Start with the equation:

\(\frac{\tan \theta + 2 \sin \theta}{\tan \theta - 2 \sin \theta} = 3\)

Cross-multiply to get:

\(\tan \theta + 2 \sin \theta = 3(\tan \theta - 2 \sin \theta)\)

Expand the right side:

\(\tan \theta + 2 \sin \theta = 3 \tan \theta - 6 \sin \theta\)

Rearrange terms:

\(2 \tan \theta - 8 \sin \theta = 0\)

Factor out \(2 \sin \theta\):

\(2 \sin \theta (\tan \theta - 4 \cos \theta) = 0\)

Since \(\sin \theta = 0\) is not valid in the given range, solve:

\(\tan \theta = 4 \cos \theta\)

Using \(\tan \theta = \frac{\sin \theta}{\cos \theta}\), we have:

\(\frac{\sin \theta}{\cos \theta} = 4 \cos \theta\)

\(\sin \theta = 4 \cos^2 \theta\)

Using \(\cos^2 \theta = 1 - \sin^2 \theta\), substitute:

\(\sin \theta = 4(1 - \sin^2 \theta)\)

\(\sin \theta = 4 - 4 \sin^2 \theta\)

Rearrange to form a quadratic equation:

\(4 \sin^2 \theta + \sin \theta - 4 = 0\)

Using the quadratic formula, solve for \(\sin \theta\):

\(\sin \theta = \frac{-1 \pm \sqrt{1 + 64}}{8}\)

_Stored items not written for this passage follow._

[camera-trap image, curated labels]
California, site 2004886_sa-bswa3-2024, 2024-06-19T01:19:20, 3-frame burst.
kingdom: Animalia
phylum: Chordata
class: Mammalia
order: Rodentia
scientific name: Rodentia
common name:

\(\sin \theta = \frac{-1 \pm 9}{8}\)

\(\sin \theta = 1\) or \(\sin \theta = -\frac{5}{4}\)

Only \(\sin \theta = 1\) is valid, leading to \(\theta = 90^\circ\), but this is not in the solution range.

Thus, solve \(\cos \theta = \frac{1}{4}\):

\(\theta = 75.5^\circ\) only.